→ Task to carry out
Please give every entry again, exactly as it reads.

→ Data in this exercise

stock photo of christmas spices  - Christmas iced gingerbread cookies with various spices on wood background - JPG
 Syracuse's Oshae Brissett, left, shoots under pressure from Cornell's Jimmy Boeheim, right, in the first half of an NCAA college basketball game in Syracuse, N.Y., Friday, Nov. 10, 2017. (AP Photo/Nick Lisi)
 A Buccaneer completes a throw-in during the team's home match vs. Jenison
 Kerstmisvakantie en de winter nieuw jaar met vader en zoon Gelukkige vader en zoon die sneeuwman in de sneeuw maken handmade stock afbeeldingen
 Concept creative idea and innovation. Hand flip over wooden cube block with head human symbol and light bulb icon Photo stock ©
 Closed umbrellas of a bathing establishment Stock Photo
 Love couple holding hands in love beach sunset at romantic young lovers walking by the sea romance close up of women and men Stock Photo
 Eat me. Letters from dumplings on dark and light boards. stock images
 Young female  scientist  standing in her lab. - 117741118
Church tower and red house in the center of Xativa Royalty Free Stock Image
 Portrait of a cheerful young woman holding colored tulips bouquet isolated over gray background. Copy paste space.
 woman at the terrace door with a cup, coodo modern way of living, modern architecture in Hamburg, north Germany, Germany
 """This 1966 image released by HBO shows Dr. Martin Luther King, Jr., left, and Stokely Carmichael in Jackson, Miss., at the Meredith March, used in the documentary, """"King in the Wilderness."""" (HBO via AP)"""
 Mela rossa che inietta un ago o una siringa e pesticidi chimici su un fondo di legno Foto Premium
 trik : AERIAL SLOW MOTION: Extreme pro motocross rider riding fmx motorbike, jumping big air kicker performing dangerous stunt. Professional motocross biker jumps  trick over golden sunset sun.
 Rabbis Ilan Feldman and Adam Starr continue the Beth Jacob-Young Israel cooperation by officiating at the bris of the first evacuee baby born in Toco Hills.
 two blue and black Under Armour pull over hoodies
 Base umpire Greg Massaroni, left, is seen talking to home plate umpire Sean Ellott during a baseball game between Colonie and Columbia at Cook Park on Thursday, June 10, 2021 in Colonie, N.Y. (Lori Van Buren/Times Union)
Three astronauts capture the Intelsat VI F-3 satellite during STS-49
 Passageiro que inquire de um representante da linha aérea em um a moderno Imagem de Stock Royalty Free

→ Solution to this exercise
stock photo of christmas spices  - Christmas iced gingerbread cookies with various spices on wood background - JPG
 Syracuse's Oshae Brissett, left, shoots under pressure from Cornell's Jimmy Boeheim, right, in the first half of an NCAA college basketball game in Syracuse, N.Y., Friday, Nov. 10, 2017. (AP Photo/Nick Lisi)
 A Buccaneer completes a throw-in during the team's home match vs. Jenison
 Kerstmisvakantie en de winter nieuw jaar met vader en zoon Gelukkige vader en zoon die sneeuwman in de sneeuw maken handmade stock afbeeldingen
 Concept creative idea and innovation. Hand flip over wooden cube block with head human symbol and light bulb icon Photo stock ©
 Closed umbrellas of a bathing establishment Stock Photo
 Love couple holding hands in love beach sunset at romantic young lovers walking by the sea romance close up of women and men Stock Photo
 Eat me. Letters from dumplings on dark and light boards. stock images
 Young female  scientist  standing in her lab. - 117741118
Church tower and red house in the center of Xativa Royalty Free Stock Image
 Portrait of a cheerful young woman holding colored tulips bouquet isolated over gray background. Copy paste space.
 woman at the terrace door with a cup, coodo modern way of living, modern architecture in Hamburg, north Germany, Germany
 """This 1966 image released by HBO shows Dr. Martin Luther King, Jr., left, and Stokely Carmichael in Jackson, Miss., at the Meredith March, used in the documentary, """"King in the Wilderness."""" (HBO via AP)"""
 Mela rossa che inietta un ago o una siringa e pesticidi chimici su un fondo di legno Foto Premium
 trik : AERIAL SLOW MOTION: Extreme pro motocross rider riding fmx motorbike, jumping big air kicker performing dangerous stunt. Professional motocross biker jumps  trick over golden sunset sun.
 Rabbis Ilan Feldman and Adam Starr continue the Beth Jacob-Young Israel cooperation by officiating at the bris of the first evacuee baby born in Toco Hills.
 two blue and black Under Armour pull over hoodies
 Base umpire Greg Massaroni, left, is seen talking to home plate umpire Sean Ellott during a baseball game between Colonie and Columbia at Cook Park on Thursday, June 10, 2021 in Colonie, N.Y. (Lori Van Buren/Times Union)
Three astronauts capture the Intelsat VI F-3 satellite during STS-49
 Passageiro que inquire de um representante da linha aérea em um a moderno Imagem de Stock Royalty Free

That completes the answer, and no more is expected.